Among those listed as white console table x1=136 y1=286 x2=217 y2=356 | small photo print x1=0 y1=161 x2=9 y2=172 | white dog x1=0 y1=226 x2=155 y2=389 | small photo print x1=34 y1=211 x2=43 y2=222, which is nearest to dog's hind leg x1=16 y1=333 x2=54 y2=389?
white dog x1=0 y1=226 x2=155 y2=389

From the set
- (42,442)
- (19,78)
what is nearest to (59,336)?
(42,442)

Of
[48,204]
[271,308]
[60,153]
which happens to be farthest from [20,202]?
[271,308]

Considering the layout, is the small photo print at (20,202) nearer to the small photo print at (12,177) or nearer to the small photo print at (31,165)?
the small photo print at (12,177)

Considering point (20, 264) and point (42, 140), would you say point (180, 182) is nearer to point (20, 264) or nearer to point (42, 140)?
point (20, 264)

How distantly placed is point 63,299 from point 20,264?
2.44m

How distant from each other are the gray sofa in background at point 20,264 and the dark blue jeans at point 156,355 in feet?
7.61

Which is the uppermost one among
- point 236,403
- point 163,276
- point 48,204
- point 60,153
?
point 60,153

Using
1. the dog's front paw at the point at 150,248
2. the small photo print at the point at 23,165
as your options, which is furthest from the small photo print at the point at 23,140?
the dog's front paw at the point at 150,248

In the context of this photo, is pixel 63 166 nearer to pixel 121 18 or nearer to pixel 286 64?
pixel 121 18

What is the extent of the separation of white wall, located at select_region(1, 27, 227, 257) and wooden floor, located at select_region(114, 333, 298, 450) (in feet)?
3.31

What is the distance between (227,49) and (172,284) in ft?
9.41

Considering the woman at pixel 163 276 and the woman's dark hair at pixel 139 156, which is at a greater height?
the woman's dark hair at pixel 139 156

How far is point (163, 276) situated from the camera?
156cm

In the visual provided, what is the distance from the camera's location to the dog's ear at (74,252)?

○ ○ ○

== ЗАДАНИЕ ==
Перепишите записи, начиная со строки со словами «Considering the woman» и до самого конца, заменив «camera» на «lens». Всё остальное оставьте без изменений.

== ПОЛНЫЙ ОТВЕТ ==
Considering the woman at pixel 163 276 and the woman's dark hair at pixel 139 156, which is at a greater height?
the woman's dark hair at pixel 139 156

How far is point (163, 276) situated from the lens?
156cm

In the visual provided, what is the distance from the lens's location to the dog's ear at (74,252)?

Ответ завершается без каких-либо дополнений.